::: EXCERPTED RECORDS

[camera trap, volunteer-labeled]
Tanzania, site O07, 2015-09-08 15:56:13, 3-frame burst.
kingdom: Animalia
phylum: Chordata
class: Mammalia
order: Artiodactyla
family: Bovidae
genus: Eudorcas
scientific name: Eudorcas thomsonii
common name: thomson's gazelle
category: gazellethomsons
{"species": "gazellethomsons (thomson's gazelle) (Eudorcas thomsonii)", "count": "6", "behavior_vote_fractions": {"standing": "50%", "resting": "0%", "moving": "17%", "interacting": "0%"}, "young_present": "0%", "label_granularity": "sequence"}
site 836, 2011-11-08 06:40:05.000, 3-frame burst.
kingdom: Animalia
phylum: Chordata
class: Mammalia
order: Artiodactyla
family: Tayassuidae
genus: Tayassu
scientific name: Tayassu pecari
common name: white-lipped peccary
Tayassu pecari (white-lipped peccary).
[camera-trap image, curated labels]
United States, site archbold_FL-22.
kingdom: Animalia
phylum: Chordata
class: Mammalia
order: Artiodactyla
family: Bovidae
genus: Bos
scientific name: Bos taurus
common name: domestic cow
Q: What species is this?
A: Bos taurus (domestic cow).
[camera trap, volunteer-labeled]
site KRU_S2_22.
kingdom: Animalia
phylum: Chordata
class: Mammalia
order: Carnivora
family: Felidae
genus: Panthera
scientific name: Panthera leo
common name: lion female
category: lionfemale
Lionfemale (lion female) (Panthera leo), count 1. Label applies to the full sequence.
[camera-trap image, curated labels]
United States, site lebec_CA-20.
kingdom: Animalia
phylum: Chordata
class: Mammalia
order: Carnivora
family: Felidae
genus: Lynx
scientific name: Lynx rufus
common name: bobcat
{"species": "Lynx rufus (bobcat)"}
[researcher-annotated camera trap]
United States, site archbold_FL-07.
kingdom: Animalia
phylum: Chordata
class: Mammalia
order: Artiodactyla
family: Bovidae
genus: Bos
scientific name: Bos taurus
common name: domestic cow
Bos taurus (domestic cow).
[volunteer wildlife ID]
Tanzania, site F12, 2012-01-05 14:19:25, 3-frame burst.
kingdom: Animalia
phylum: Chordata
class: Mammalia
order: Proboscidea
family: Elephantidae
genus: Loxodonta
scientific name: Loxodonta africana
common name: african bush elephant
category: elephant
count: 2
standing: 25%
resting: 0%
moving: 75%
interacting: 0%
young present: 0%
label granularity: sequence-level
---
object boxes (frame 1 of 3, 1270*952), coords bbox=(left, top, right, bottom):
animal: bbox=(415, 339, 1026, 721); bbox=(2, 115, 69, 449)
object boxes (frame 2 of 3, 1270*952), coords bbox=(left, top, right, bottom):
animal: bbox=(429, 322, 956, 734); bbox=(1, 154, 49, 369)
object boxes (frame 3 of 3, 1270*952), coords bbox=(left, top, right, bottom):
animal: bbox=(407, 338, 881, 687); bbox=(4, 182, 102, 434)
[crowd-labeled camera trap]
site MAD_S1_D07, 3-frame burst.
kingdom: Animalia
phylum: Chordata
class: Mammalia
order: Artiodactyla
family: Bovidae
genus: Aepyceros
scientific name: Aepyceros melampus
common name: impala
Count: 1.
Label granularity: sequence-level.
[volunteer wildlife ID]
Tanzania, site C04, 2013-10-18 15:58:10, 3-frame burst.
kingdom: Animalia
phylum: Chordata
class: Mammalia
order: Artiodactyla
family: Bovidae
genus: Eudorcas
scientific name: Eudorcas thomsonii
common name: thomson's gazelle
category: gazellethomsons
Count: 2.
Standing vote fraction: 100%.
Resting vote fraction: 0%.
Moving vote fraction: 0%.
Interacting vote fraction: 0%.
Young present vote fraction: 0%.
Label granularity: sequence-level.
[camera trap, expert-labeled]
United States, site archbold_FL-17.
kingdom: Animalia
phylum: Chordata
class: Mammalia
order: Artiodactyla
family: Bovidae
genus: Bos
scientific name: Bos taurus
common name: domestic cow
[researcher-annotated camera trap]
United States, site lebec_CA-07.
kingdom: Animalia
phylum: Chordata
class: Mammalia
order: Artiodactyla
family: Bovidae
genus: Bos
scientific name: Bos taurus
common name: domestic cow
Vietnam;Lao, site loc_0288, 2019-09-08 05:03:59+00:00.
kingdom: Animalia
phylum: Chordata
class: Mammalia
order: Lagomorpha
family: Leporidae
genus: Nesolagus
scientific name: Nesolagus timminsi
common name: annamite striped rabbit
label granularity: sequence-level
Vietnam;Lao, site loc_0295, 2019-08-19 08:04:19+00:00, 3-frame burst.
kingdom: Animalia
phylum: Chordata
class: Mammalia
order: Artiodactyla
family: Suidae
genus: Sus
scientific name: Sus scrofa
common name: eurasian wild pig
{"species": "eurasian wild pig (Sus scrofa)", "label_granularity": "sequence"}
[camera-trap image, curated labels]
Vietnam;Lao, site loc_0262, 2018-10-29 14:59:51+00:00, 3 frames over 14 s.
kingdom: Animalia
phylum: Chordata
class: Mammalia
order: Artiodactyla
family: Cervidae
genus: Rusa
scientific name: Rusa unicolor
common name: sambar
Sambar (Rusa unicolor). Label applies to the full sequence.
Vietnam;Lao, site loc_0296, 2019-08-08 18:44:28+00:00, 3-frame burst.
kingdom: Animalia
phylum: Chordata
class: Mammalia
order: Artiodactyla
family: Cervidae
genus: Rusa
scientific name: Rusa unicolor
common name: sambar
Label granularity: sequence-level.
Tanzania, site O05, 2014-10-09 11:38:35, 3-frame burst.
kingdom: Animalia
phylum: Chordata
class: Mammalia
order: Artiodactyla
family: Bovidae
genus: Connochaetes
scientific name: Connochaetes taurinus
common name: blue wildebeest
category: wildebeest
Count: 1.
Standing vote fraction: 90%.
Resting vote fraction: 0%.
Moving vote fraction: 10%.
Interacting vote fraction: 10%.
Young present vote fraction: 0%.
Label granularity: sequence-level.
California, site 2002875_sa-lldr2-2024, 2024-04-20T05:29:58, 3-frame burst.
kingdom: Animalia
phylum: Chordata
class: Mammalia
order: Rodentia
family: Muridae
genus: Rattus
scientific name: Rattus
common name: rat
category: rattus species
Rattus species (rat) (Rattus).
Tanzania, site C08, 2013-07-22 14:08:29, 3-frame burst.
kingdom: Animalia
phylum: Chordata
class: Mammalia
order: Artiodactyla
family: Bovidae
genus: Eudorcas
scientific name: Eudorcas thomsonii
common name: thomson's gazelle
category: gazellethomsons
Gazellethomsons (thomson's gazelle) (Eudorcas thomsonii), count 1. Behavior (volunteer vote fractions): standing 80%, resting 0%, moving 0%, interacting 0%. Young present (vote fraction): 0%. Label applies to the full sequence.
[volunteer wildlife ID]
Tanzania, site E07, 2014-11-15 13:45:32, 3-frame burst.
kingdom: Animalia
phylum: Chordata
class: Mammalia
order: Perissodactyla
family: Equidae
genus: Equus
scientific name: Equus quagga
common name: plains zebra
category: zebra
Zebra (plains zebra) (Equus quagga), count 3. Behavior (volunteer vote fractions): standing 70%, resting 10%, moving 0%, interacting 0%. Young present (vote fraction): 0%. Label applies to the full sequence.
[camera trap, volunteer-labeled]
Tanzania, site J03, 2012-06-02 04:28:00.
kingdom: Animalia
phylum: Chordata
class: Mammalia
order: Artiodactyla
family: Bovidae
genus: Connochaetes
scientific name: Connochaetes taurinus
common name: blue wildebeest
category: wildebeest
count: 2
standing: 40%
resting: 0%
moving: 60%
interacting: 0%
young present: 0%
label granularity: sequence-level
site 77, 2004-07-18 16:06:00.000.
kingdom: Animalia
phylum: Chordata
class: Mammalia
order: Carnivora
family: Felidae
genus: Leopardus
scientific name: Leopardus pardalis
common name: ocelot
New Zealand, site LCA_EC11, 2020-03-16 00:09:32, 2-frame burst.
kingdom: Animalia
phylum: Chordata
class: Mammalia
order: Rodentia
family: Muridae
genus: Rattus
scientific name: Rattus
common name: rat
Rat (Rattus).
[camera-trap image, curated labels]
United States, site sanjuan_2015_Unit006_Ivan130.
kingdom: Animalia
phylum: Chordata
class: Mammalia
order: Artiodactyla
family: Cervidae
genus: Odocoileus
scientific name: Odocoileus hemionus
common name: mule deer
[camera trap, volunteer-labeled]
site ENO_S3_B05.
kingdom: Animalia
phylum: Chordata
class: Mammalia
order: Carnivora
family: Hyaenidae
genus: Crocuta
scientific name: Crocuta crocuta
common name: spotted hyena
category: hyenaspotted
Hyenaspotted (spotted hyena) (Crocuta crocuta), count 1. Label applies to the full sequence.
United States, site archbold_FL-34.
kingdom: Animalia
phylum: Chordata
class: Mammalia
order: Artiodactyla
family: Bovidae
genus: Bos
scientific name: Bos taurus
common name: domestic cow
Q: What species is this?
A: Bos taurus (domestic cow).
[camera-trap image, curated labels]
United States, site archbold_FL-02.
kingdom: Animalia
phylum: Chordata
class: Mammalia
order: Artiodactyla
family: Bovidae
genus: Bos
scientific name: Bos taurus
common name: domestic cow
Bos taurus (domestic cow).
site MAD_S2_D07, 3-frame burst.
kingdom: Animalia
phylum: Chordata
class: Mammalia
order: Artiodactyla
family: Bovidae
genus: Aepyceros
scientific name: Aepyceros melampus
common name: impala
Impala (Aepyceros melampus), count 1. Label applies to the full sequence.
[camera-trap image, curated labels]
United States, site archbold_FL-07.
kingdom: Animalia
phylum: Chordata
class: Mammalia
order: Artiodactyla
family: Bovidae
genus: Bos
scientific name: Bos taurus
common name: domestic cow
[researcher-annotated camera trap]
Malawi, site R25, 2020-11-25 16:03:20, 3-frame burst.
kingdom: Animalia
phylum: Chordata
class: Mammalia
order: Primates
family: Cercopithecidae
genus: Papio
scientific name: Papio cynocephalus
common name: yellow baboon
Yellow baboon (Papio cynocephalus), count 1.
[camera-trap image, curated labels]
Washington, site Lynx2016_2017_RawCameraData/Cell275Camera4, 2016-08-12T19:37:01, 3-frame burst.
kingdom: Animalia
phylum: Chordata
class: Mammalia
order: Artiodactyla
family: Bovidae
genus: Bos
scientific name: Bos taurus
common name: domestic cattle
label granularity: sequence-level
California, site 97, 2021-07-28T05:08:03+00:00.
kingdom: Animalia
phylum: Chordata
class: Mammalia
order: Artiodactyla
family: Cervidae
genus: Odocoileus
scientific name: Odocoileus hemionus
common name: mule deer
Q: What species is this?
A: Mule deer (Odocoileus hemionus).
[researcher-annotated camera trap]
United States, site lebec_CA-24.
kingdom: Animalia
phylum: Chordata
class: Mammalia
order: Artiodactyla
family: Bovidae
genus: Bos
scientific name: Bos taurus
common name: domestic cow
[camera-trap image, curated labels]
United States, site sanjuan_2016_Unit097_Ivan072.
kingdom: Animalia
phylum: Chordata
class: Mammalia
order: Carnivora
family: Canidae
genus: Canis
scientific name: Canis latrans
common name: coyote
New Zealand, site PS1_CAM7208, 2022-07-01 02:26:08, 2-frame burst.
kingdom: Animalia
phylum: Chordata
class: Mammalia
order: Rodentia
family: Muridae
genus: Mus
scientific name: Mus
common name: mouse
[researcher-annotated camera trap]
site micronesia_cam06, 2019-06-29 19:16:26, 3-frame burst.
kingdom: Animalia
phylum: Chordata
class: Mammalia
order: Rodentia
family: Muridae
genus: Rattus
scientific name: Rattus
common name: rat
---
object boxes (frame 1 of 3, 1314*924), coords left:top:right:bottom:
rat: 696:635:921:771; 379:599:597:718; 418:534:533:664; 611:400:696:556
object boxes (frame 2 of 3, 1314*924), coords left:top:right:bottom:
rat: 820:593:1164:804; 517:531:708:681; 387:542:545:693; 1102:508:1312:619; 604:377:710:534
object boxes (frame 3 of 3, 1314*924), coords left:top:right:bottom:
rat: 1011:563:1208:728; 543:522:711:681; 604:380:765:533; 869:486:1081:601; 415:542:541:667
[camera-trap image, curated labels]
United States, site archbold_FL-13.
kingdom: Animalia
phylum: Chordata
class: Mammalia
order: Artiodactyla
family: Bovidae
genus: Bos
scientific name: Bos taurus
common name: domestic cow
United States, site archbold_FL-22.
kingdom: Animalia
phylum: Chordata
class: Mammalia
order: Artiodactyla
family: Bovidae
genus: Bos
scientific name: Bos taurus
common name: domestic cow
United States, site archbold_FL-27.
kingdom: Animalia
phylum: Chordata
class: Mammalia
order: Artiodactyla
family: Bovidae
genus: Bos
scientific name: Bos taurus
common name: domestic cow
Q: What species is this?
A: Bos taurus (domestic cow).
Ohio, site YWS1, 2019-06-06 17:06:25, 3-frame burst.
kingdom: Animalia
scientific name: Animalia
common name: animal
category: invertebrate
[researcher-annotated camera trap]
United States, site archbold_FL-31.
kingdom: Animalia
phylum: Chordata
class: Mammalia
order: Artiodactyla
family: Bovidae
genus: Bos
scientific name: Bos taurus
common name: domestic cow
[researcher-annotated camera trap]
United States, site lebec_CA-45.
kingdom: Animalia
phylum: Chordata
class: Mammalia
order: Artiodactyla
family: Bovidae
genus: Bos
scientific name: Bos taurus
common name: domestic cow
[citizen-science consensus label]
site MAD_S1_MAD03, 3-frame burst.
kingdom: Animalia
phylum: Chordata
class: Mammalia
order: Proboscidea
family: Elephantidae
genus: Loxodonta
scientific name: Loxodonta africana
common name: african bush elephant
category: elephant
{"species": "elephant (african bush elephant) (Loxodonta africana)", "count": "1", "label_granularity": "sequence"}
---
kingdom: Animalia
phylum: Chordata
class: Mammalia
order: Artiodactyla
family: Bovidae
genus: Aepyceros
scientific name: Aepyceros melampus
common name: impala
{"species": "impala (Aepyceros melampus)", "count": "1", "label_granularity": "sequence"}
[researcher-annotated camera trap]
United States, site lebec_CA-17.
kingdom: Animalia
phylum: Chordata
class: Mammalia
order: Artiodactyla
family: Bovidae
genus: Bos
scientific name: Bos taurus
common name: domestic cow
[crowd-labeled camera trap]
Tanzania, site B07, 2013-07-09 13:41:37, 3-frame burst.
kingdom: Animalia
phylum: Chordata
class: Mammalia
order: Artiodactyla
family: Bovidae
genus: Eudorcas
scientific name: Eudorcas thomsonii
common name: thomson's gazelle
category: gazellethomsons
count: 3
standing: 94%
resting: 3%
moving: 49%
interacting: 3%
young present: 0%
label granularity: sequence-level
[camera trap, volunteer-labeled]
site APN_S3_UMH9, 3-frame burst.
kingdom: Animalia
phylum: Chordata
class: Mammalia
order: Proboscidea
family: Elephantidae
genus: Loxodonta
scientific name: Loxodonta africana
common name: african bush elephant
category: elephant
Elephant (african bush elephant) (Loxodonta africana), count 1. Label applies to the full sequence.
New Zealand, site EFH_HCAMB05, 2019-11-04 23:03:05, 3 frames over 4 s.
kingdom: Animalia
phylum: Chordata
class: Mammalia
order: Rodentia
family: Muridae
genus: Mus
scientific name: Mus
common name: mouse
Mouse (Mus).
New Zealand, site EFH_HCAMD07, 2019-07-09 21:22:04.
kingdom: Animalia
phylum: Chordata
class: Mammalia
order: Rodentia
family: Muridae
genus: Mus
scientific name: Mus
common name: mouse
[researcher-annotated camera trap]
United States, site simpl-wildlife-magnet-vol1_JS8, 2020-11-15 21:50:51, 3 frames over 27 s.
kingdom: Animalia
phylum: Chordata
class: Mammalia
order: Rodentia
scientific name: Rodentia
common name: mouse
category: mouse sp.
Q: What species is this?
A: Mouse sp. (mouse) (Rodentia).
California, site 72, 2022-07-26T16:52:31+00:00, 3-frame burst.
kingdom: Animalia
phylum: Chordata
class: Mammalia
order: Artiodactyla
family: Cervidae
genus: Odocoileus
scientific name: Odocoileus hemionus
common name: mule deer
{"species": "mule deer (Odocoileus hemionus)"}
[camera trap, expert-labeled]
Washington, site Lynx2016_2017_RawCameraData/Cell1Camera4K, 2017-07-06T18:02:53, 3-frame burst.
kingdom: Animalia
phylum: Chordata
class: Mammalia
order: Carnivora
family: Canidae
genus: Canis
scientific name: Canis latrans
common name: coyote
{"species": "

::::::

§ **INSTRUCTIONS FOR THE TASK**:
Work out how many lines of the listing above include "Vietnam". Answer with the number and nothing more.

§ **PROBLEM SOLUTION**:
4